React useState hook event handler using initial state

You have access to current state from setter function, so you could make it:

const handleResize = () => {
  setActivePoint(activePoint => {
    console.log(activePoint);
    return activePoint;
  })
};

How to Fix a Stale useState

Currently, your issue is that you're reading a value from the past. When you define handleResize it belongs to that render, therefore, when you rerender, nothing happens to the event listener so it still reads the old value from its render.

There are a several ways to solve this. First let's look at the most simple solution.

Create your function in scope

Your event listener for the mouse down event passes the point value to your resizerMouseDown function. That value is the same value that you set your activePoint to, so you can move the definition of your handleResize function into resizerMouseDown and console.log(point).
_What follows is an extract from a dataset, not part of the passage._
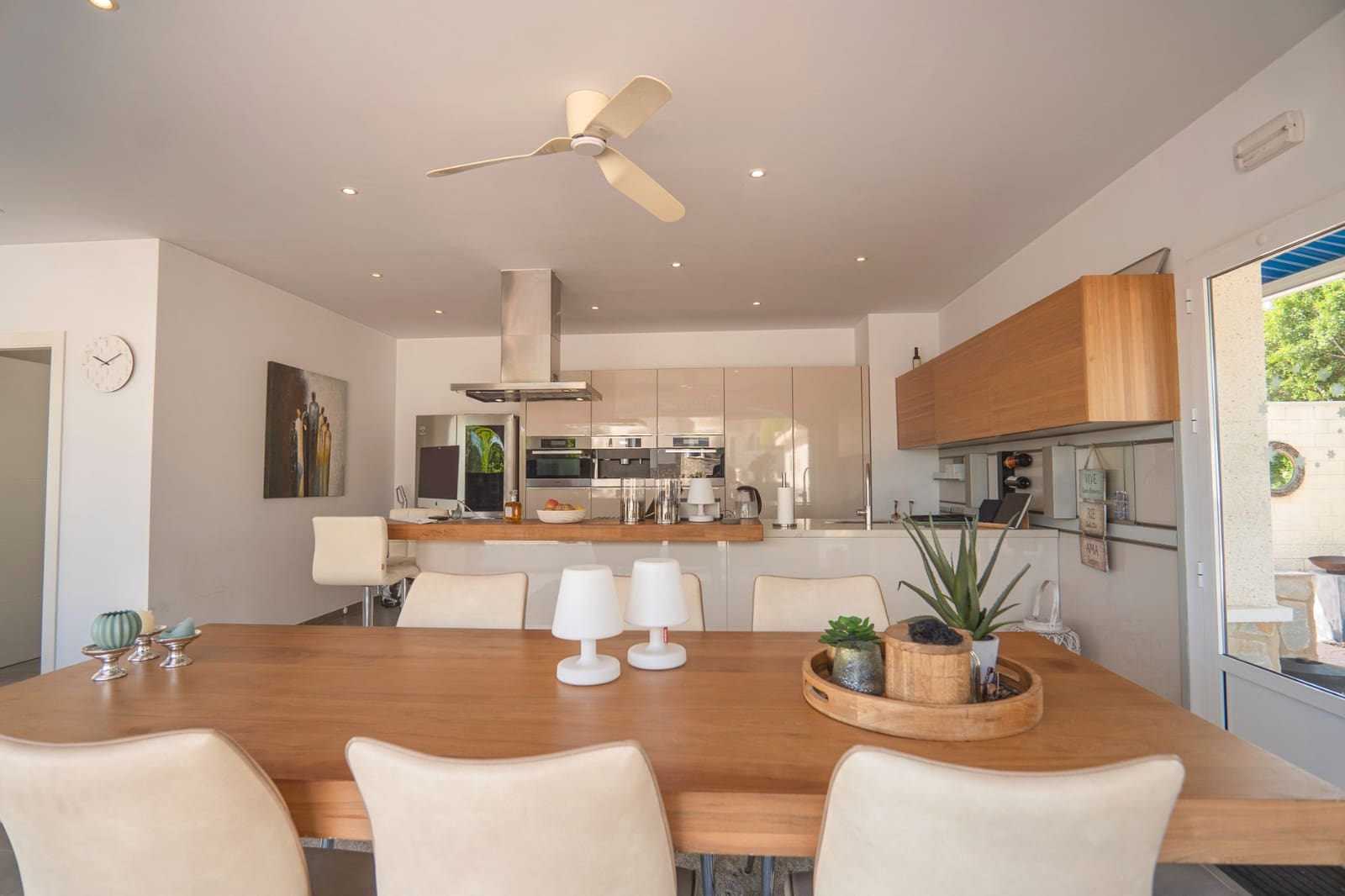 5 bedroom Villa for sale in Ciudad Quesada with pool garage - € 845,000 (Ref: 10043319)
Because this solution is so simple, it cannot account for situations where you need to access your state outside of resizerMouseDown in another context.

See the in-scope function solution live on CodeSandbox.

useRef to read a future value

A more versatile solution would be to create a useRef that you update whenever activePoint changes so that you can read the current value from any stale context.

const [activePoint, _setActivePoint] = React.useState(null);

// Create a ref
const activePointRef = React.useRef(activePoint);
// And create our custom function in place of the original setActivePoint
function setActivePoint(point) {
  activePointRef.current = point; // Updates the ref
  _setActivePoint(point);
}

function handleResize() {
  // Now you'll have access to the up-to-date activePoint when you read from activePointRef.current in a stale context
  console.log(activePointRef.current);
}

function resizerMouseDown(event, point) {
  /* Truncated */
}

See the useRef solution live on CodeSandbox.

Addendum

It should be noted that these are not the only ways to solve this problem, but these are my preferred methods because the logic is more clear to me despite some of the solutions being longer than other solutions offered. Please use whichever solution you and your team best understand and find to best meet your specific needs; don't forget to document what your code does though.